GIVEN INSTRUCTION:
Count the lines in the items below that contain the string "each", matching case exactly, and reply with the number alone.

RECORDS SHOWN:

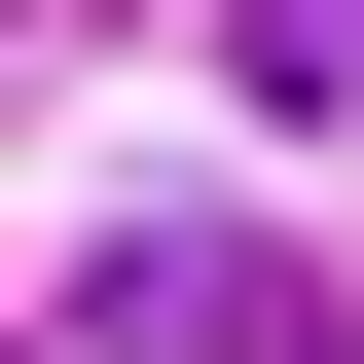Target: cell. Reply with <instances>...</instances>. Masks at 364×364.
I'll return each instance as SVG.
<instances>
[{"label":"cell","instance_id":"6da1fadb","mask_svg":"<svg viewBox=\"0 0 364 364\" xmlns=\"http://www.w3.org/2000/svg\"><path fill=\"white\" fill-rule=\"evenodd\" d=\"M73 364H328V255H291V219H146V255L73 291Z\"/></svg>","mask_w":364,"mask_h":364},{"label":"cell","instance_id":"7a4b0ae2","mask_svg":"<svg viewBox=\"0 0 364 364\" xmlns=\"http://www.w3.org/2000/svg\"><path fill=\"white\" fill-rule=\"evenodd\" d=\"M219 37H255V109H364V0H219Z\"/></svg>","mask_w":364,"mask_h":364}]
</instances>
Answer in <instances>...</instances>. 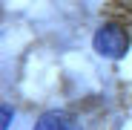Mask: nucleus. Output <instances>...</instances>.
I'll return each mask as SVG.
<instances>
[{"mask_svg": "<svg viewBox=\"0 0 132 130\" xmlns=\"http://www.w3.org/2000/svg\"><path fill=\"white\" fill-rule=\"evenodd\" d=\"M92 49L101 55V58H109V61H118L129 52V35L115 26V23H106L101 26L95 35H92Z\"/></svg>", "mask_w": 132, "mask_h": 130, "instance_id": "1", "label": "nucleus"}, {"mask_svg": "<svg viewBox=\"0 0 132 130\" xmlns=\"http://www.w3.org/2000/svg\"><path fill=\"white\" fill-rule=\"evenodd\" d=\"M32 130H80V124L69 116V113H63V110H49V113H43Z\"/></svg>", "mask_w": 132, "mask_h": 130, "instance_id": "2", "label": "nucleus"}, {"mask_svg": "<svg viewBox=\"0 0 132 130\" xmlns=\"http://www.w3.org/2000/svg\"><path fill=\"white\" fill-rule=\"evenodd\" d=\"M12 119H14V110H12L9 104H3V121H0V130H9Z\"/></svg>", "mask_w": 132, "mask_h": 130, "instance_id": "3", "label": "nucleus"}]
</instances>
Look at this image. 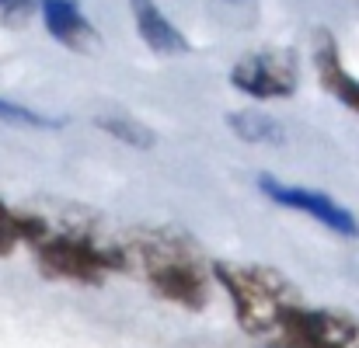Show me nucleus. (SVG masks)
I'll use <instances>...</instances> for the list:
<instances>
[{
  "label": "nucleus",
  "mask_w": 359,
  "mask_h": 348,
  "mask_svg": "<svg viewBox=\"0 0 359 348\" xmlns=\"http://www.w3.org/2000/svg\"><path fill=\"white\" fill-rule=\"evenodd\" d=\"M210 275L227 293V300L234 307L238 328L258 348L279 345L283 331L290 328V321L297 317V310L307 303L297 293V286L283 272H276L269 265H255V261H213Z\"/></svg>",
  "instance_id": "obj_1"
},
{
  "label": "nucleus",
  "mask_w": 359,
  "mask_h": 348,
  "mask_svg": "<svg viewBox=\"0 0 359 348\" xmlns=\"http://www.w3.org/2000/svg\"><path fill=\"white\" fill-rule=\"evenodd\" d=\"M119 247L126 254V272H140L161 300L185 310L206 307L210 272L203 268L199 251L178 230H133Z\"/></svg>",
  "instance_id": "obj_2"
},
{
  "label": "nucleus",
  "mask_w": 359,
  "mask_h": 348,
  "mask_svg": "<svg viewBox=\"0 0 359 348\" xmlns=\"http://www.w3.org/2000/svg\"><path fill=\"white\" fill-rule=\"evenodd\" d=\"M32 247H35L39 268L49 279L98 286L105 282V275L126 272V254L119 244H102L98 237L84 230H53L46 223V230L39 233Z\"/></svg>",
  "instance_id": "obj_3"
},
{
  "label": "nucleus",
  "mask_w": 359,
  "mask_h": 348,
  "mask_svg": "<svg viewBox=\"0 0 359 348\" xmlns=\"http://www.w3.org/2000/svg\"><path fill=\"white\" fill-rule=\"evenodd\" d=\"M231 84L258 102L290 98L300 84V63L290 49H255L231 67Z\"/></svg>",
  "instance_id": "obj_4"
},
{
  "label": "nucleus",
  "mask_w": 359,
  "mask_h": 348,
  "mask_svg": "<svg viewBox=\"0 0 359 348\" xmlns=\"http://www.w3.org/2000/svg\"><path fill=\"white\" fill-rule=\"evenodd\" d=\"M258 192L265 199H272L276 206H286V209H297V213H307L311 220H318L321 227H328L339 237H359V220L342 206L335 202L328 192L321 188H307V185H286L272 174H258Z\"/></svg>",
  "instance_id": "obj_5"
},
{
  "label": "nucleus",
  "mask_w": 359,
  "mask_h": 348,
  "mask_svg": "<svg viewBox=\"0 0 359 348\" xmlns=\"http://www.w3.org/2000/svg\"><path fill=\"white\" fill-rule=\"evenodd\" d=\"M276 348H359V321L332 307L304 303Z\"/></svg>",
  "instance_id": "obj_6"
},
{
  "label": "nucleus",
  "mask_w": 359,
  "mask_h": 348,
  "mask_svg": "<svg viewBox=\"0 0 359 348\" xmlns=\"http://www.w3.org/2000/svg\"><path fill=\"white\" fill-rule=\"evenodd\" d=\"M311 56H314V70H318L321 88L332 98H339L349 112L359 116V81L346 70L342 53H339V42H335V35L328 28H318L314 32V53Z\"/></svg>",
  "instance_id": "obj_7"
},
{
  "label": "nucleus",
  "mask_w": 359,
  "mask_h": 348,
  "mask_svg": "<svg viewBox=\"0 0 359 348\" xmlns=\"http://www.w3.org/2000/svg\"><path fill=\"white\" fill-rule=\"evenodd\" d=\"M39 11H42L46 32L60 46H67L74 53H88L98 42V32L88 21V14L81 11L77 0H39Z\"/></svg>",
  "instance_id": "obj_8"
},
{
  "label": "nucleus",
  "mask_w": 359,
  "mask_h": 348,
  "mask_svg": "<svg viewBox=\"0 0 359 348\" xmlns=\"http://www.w3.org/2000/svg\"><path fill=\"white\" fill-rule=\"evenodd\" d=\"M129 11H133L136 32H140V39L147 42L150 53H157V56H182V53H189V39L175 28V21L154 0H129Z\"/></svg>",
  "instance_id": "obj_9"
},
{
  "label": "nucleus",
  "mask_w": 359,
  "mask_h": 348,
  "mask_svg": "<svg viewBox=\"0 0 359 348\" xmlns=\"http://www.w3.org/2000/svg\"><path fill=\"white\" fill-rule=\"evenodd\" d=\"M227 125L244 143H283L286 139L283 122H276V118L265 116V112H231Z\"/></svg>",
  "instance_id": "obj_10"
},
{
  "label": "nucleus",
  "mask_w": 359,
  "mask_h": 348,
  "mask_svg": "<svg viewBox=\"0 0 359 348\" xmlns=\"http://www.w3.org/2000/svg\"><path fill=\"white\" fill-rule=\"evenodd\" d=\"M42 227H46V220L11 213V209L0 202V254H11L18 244H35Z\"/></svg>",
  "instance_id": "obj_11"
},
{
  "label": "nucleus",
  "mask_w": 359,
  "mask_h": 348,
  "mask_svg": "<svg viewBox=\"0 0 359 348\" xmlns=\"http://www.w3.org/2000/svg\"><path fill=\"white\" fill-rule=\"evenodd\" d=\"M95 125L102 132H109L112 139H119L126 146H136V150H150L154 146V129H147L143 122H136L133 116H122V112H109V116H98Z\"/></svg>",
  "instance_id": "obj_12"
},
{
  "label": "nucleus",
  "mask_w": 359,
  "mask_h": 348,
  "mask_svg": "<svg viewBox=\"0 0 359 348\" xmlns=\"http://www.w3.org/2000/svg\"><path fill=\"white\" fill-rule=\"evenodd\" d=\"M0 118H4V122H14V125H35V129H53V125H60V118L32 112V109L14 105V102H4V98H0Z\"/></svg>",
  "instance_id": "obj_13"
},
{
  "label": "nucleus",
  "mask_w": 359,
  "mask_h": 348,
  "mask_svg": "<svg viewBox=\"0 0 359 348\" xmlns=\"http://www.w3.org/2000/svg\"><path fill=\"white\" fill-rule=\"evenodd\" d=\"M32 4H35V0H0V11H4L7 18H25V14L32 11Z\"/></svg>",
  "instance_id": "obj_14"
}]
</instances>
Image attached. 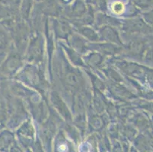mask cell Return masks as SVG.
<instances>
[{
  "mask_svg": "<svg viewBox=\"0 0 153 152\" xmlns=\"http://www.w3.org/2000/svg\"><path fill=\"white\" fill-rule=\"evenodd\" d=\"M124 4L122 2H115L111 5V10L117 15H120L124 11Z\"/></svg>",
  "mask_w": 153,
  "mask_h": 152,
  "instance_id": "cell-1",
  "label": "cell"
},
{
  "mask_svg": "<svg viewBox=\"0 0 153 152\" xmlns=\"http://www.w3.org/2000/svg\"><path fill=\"white\" fill-rule=\"evenodd\" d=\"M38 1H42V0H38Z\"/></svg>",
  "mask_w": 153,
  "mask_h": 152,
  "instance_id": "cell-2",
  "label": "cell"
}]
</instances>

TASK OUTPUT:
2